» QUOTED TEXT:
## start
Alert dependencies

Using alert inhibition rules, Alertmanager decreases alert noise by suppressing dependent alerts notifications to provide a clearer view on the cloud status and simplify troubleshooting. Alert inhibition rules are enabled by default.

The following tables describe the dependencies between the OpenStack-related and MOSK cluster alerts.

Once an alert from the Alert column raises, the alert from the Inhibits and rules column will be suppressed with the Inhibited status in the Alertmanager web UI.

The Inhibits and rules column lists the labels and conditions, if any, for the inhibition to apply.

Alert inhibition rules for OpenStack clusters

Alert

Inhibits and rules

CassandraTombstonesTooManyCritical

CassandraTombstonesTooManyMajor with the same cassandra_cluster, namespace, and pod labels

CassandraTombstonesTooManyMajor

CassandraTombstonesTooManyWarning with the same cassandra_cluster, namespace, and pod labels

CinderServiceOutage

CinderServiceDown with the same binary label

KubeDaemonSetOutage

  • LibvirtExporterTargetsOutage

  • TungstenFabricControllerOutage

  • TungstenFabricControllerTargetsOutage

  • TungstenFabricVrouterOutage

  • TungstenFabricVrouterTargetsOutage

And other alerts described in Alert inhibition rules for MOSK clusters.

KubeDeploymentOutage

  • RabbitMQExporterTargetDown for the particular OpenStack service

  • RabbitMQOperatorTargetDown

  • TelegrafOpenstackTargetDown

And other alerts described in Alert inhibition rules for MOSK clusters.

KubeStatefulSetOutage

  • CassandraClusterTargetDown Since 23.3

  • CassandraClusterTargetsOutage Before 23.3

  • KafkaClusterTargetDown Since 23.3

  • KafkaClusterTargetsOutage Before 23.3

  • MariadbClusterDown

  • MariadbExporterTargetDown Since 23.3

  • MariadbExporterClusterTargetsOutage Before 23.3

  • MemcachedClusterDown

  • MemcachedExporterTargetDown Since 23.3

  • MemcachedExporterClusterTargetsOutage Before 23.3

  • OpenstackPowerDNSTargetDown Since 24.3

  • OpenstackPowerDNSProbeFailure Since 24.3

  • RabbitMQDown for the particular OpenStack service

  • ZooKeeperClusterTargetDown Since 23.3

  • ZooKeeperClusterTargetsOutage Before 23.3

And other alerts described in Alert inhibition rules for MOSK clusters.

LibvirtExporterTargetsOutage

LibvirtExporterTargetDown

MemcachedConnectionsNoneMajor

MemcachedConnectionsNoneWarning with the same namespace label

NeutronAgentOutage

NeutronAgentDown with the same binary label

NodeDown

  • Alerts with the same node label:

    • LibvirtExporterTargetDown

    • OpenstackPowerDNSTargetDown Since 24.3

    Since 23.3:

    • CassandraClusterTargetDown

    • KafkaClusterTargetDown

    • MariadbExporterTargetDown

    • MemcachedExporterTargetDown

    • OpenstackCloudproberTargetDown

    • RabbitMQOperatorTargetDown

    • RabbitMQExporterTargetDown

    • RedisClusterTargetDown

    • ZooKeeperClusterTargetDown

    And other alerts described in Alert inhibition rules for MOSK clusters.
## end
(Dataset rows)
## start
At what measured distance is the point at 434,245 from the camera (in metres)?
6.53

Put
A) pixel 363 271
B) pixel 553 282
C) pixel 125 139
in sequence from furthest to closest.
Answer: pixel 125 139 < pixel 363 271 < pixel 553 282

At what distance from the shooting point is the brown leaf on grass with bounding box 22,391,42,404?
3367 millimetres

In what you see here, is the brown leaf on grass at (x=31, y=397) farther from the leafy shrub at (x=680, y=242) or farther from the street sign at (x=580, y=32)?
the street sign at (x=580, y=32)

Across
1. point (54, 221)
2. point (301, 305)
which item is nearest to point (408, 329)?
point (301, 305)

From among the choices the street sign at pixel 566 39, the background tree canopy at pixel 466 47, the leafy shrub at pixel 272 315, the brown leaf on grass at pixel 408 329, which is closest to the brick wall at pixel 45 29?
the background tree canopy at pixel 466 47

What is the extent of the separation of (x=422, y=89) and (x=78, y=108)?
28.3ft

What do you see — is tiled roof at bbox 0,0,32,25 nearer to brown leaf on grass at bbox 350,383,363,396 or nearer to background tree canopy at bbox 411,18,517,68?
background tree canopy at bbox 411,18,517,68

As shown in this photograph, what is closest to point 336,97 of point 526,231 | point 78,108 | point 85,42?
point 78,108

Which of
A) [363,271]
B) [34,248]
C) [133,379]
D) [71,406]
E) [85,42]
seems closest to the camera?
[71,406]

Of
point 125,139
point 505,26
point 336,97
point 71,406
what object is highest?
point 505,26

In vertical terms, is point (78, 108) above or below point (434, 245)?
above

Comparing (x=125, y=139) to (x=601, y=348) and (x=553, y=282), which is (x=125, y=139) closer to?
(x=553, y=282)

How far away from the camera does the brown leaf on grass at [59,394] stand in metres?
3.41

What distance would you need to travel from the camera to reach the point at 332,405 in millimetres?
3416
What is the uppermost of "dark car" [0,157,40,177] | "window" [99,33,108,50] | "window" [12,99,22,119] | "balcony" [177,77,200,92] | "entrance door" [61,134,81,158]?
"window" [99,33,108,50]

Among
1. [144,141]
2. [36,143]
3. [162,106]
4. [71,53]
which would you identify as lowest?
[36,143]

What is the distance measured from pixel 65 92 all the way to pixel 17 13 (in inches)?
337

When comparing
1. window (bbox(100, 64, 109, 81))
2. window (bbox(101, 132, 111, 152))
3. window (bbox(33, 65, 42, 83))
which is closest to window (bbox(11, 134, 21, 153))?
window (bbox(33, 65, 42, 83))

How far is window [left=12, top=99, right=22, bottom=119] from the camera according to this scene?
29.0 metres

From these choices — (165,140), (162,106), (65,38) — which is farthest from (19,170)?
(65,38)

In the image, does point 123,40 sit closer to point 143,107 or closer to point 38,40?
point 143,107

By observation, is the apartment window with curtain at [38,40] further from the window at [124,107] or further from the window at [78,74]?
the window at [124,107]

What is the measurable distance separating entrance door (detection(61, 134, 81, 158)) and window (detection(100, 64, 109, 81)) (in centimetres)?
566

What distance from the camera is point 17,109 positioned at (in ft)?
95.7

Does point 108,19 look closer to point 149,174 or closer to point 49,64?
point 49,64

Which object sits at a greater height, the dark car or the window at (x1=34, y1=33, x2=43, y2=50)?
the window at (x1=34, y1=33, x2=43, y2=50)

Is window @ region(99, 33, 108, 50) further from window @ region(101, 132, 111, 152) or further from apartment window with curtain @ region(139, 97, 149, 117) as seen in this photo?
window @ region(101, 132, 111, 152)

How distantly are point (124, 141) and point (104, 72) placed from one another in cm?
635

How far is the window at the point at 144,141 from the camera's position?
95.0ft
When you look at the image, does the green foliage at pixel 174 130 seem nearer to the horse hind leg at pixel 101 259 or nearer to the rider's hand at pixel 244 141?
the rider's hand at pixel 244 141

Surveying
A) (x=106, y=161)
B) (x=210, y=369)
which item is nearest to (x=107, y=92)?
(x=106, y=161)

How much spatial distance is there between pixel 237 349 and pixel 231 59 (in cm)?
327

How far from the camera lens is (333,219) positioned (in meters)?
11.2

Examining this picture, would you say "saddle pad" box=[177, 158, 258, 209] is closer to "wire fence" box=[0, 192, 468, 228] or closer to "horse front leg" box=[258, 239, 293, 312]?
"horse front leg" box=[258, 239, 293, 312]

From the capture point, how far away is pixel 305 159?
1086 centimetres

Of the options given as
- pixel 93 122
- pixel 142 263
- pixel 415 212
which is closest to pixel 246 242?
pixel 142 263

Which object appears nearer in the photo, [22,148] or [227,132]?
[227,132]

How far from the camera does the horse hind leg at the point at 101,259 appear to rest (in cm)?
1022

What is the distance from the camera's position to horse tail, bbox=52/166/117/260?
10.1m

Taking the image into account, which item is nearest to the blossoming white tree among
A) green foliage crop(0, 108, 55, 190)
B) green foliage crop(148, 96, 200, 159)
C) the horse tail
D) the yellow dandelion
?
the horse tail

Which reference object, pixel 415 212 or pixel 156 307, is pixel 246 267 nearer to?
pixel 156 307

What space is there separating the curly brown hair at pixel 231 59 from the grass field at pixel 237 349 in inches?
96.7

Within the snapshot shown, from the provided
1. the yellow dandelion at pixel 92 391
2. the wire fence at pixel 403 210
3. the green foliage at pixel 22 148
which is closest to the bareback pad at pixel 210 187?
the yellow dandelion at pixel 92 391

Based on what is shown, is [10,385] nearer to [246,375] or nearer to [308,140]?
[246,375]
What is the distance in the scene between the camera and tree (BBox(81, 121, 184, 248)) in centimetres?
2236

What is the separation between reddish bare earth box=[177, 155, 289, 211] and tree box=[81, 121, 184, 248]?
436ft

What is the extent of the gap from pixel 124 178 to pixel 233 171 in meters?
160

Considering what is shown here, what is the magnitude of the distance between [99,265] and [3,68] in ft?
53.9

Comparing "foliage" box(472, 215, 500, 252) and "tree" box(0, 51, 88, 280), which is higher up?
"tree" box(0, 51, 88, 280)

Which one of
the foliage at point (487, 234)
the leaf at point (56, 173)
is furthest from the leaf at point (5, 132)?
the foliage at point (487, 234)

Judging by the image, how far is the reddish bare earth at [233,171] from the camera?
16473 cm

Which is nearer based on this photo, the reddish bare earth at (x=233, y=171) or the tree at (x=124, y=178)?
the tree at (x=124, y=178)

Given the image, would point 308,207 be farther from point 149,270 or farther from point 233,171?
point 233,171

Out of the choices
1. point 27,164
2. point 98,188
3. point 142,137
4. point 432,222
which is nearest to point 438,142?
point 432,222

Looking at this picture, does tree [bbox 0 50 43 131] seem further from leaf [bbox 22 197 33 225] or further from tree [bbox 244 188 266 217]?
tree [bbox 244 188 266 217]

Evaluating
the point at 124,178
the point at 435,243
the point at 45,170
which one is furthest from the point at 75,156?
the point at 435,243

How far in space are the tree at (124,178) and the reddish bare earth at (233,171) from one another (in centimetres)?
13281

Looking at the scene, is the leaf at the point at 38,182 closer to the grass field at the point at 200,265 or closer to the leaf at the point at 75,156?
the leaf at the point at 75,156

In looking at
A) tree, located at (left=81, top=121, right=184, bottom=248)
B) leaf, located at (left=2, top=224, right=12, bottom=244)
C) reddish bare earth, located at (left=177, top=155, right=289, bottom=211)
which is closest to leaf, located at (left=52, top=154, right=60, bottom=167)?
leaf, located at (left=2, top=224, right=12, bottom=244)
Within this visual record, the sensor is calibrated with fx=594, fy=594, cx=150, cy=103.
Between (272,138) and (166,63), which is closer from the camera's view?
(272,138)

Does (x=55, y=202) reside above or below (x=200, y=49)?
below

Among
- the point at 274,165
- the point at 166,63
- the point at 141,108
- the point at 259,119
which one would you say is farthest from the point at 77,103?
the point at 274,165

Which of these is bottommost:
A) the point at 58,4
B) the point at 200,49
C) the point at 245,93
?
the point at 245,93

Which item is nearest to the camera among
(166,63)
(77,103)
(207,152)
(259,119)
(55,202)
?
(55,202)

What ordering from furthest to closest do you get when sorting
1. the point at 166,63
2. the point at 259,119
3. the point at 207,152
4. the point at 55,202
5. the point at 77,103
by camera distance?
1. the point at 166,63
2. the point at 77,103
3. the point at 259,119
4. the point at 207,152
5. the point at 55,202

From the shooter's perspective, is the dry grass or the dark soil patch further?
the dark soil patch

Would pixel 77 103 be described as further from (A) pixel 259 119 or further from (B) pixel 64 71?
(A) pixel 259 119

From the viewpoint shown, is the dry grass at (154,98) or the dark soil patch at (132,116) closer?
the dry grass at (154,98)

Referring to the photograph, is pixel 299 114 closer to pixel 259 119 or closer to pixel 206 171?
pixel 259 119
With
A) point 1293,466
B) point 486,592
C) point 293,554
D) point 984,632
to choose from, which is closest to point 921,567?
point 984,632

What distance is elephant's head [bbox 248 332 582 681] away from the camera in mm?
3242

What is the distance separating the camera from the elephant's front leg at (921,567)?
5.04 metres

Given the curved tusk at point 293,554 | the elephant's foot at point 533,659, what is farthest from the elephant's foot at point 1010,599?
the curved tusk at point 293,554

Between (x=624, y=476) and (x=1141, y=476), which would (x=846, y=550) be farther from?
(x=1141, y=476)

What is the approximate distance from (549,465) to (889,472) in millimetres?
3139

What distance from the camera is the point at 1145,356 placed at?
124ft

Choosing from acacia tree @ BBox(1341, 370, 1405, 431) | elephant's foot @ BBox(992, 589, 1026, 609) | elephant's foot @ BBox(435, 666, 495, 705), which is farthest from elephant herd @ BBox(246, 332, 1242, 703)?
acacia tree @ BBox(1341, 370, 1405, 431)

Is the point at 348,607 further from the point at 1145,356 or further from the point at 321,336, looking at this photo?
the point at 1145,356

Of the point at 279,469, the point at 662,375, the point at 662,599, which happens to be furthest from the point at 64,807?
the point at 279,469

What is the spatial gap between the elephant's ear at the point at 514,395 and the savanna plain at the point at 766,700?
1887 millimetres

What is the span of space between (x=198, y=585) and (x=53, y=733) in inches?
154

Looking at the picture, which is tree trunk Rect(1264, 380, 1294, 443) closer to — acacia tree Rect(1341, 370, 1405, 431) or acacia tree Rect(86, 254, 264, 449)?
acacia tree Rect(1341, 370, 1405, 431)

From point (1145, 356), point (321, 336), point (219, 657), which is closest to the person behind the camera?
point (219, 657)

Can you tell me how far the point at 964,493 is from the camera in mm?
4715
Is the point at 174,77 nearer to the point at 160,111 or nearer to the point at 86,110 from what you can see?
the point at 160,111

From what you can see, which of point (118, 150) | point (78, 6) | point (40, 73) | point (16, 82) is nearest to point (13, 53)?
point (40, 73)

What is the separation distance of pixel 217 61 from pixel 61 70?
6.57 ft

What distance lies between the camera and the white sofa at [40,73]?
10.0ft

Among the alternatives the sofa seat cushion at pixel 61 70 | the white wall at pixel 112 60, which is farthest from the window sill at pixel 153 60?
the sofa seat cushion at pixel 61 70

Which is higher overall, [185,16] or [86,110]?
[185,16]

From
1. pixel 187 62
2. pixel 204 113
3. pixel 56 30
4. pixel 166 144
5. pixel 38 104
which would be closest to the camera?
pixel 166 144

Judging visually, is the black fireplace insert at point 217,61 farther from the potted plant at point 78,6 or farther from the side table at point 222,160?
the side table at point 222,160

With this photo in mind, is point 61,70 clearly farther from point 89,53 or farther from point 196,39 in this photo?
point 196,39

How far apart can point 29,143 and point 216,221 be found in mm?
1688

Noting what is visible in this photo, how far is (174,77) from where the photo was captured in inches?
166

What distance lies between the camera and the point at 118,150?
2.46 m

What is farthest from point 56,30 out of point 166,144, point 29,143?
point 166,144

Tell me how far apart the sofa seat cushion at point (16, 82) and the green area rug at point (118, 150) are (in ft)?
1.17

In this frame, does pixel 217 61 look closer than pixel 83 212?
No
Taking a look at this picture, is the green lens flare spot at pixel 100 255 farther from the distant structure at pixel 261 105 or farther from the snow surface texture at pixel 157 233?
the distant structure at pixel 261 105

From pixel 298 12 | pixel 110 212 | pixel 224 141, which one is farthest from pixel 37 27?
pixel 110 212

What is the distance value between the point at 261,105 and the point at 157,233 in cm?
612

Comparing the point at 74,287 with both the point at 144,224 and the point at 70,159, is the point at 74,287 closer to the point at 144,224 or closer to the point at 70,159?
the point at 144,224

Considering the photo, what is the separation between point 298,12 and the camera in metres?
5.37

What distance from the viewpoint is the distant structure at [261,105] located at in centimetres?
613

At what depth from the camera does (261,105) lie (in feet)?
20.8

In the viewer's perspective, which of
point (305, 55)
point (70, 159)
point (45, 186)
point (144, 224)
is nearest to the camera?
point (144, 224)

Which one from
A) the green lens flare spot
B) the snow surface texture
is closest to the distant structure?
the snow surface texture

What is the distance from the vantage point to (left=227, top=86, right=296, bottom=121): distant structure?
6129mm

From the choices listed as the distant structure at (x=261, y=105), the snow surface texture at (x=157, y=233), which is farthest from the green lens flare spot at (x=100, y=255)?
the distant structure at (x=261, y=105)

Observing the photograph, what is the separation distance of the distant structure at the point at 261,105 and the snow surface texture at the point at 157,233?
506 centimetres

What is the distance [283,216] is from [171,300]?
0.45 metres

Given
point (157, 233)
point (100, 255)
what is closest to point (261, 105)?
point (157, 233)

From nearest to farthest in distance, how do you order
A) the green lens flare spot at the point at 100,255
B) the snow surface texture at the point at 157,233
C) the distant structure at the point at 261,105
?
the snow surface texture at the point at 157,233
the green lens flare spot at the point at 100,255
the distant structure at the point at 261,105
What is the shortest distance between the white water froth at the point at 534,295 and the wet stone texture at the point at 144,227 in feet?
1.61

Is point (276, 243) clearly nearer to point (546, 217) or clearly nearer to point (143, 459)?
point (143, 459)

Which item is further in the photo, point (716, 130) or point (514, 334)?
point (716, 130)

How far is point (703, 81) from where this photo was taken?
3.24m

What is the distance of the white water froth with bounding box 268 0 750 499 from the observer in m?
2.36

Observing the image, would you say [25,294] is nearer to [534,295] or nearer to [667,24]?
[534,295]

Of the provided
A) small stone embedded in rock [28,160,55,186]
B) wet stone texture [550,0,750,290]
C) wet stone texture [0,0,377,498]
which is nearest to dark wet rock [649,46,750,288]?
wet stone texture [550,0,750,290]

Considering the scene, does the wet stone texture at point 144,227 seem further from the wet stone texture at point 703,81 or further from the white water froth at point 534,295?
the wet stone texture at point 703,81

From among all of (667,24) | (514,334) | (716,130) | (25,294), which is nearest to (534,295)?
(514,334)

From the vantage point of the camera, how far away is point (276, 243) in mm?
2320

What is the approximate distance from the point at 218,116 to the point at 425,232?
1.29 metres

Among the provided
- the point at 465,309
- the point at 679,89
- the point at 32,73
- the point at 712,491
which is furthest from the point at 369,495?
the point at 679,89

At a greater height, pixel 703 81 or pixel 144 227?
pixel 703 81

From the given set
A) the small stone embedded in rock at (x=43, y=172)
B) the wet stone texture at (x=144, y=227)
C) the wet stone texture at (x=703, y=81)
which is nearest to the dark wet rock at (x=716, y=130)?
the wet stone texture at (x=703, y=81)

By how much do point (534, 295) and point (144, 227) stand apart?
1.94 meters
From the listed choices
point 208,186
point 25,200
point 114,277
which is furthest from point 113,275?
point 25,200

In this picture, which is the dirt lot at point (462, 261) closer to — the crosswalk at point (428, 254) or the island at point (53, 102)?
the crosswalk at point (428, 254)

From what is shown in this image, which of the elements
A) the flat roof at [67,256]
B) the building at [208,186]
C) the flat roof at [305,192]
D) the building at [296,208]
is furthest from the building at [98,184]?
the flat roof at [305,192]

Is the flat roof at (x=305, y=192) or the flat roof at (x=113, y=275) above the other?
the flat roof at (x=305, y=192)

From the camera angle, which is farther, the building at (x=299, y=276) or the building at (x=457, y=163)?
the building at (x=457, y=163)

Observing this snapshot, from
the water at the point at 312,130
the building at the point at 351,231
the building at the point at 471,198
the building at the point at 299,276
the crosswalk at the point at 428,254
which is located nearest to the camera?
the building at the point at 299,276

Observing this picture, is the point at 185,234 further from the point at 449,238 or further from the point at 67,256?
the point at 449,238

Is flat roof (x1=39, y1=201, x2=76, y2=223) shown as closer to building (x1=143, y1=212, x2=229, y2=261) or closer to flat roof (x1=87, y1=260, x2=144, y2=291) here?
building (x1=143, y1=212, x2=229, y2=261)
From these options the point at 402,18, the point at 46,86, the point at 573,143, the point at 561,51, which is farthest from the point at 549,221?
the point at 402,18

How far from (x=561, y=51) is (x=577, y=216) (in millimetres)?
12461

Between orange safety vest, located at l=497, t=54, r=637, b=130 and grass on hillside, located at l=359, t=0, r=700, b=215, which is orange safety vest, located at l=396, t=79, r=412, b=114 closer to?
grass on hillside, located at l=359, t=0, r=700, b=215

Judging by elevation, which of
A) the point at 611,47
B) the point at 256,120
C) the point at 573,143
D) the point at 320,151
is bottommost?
## end
» TO DO:
1. Summarize the alert dependencies page in two sentences.
2. From the alert dependencies page, pull out everything from "Using alert inhibition" down to "inhibition to apply.".
3. Translate this sentence from the alert dependencies page into French: "The Inhibits and rules column lists the labels and conditions, if any, for the inhibition to apply."
The rows of material aren't needed for anything here.

» TASK-BY-TASK ANSWERS:
1. Alertmanager uses alert inhibition rules, which are on by default, to cut alert noise by suppressing notifications for dependent alerts, giving a clearer view of cloud status and making troubleshooting simpler. When an alert in the Alert column fires, the alerts in the Inhibits and rules column are suppressed and marked Inhibited in the Alertmanager web UI, according to the labels and conditions that column lists.

2.
Using alert inhibition rules, Alertmanager decreases alert noise by suppressing dependent alerts notifications to provide a clearer view on the cloud status and simplify troubleshooting. Alert inhibition rules are enabled by default.

The following tables describe the dependencies between the OpenStack-related and MOSK cluster alerts.

Once an alert from the Alert column raises, the alert from the Inhibits and rules column will be suppressed with the Inhibited status in the Alertmanager web UI.

The Inhibits and rules column lists the labels and conditions, if any, for the inhibition to apply.

3. La colonne Inhibits and rules répertorie les étiquettes et les conditions, le cas échéant, nécessaires à l'application de l'inhibition.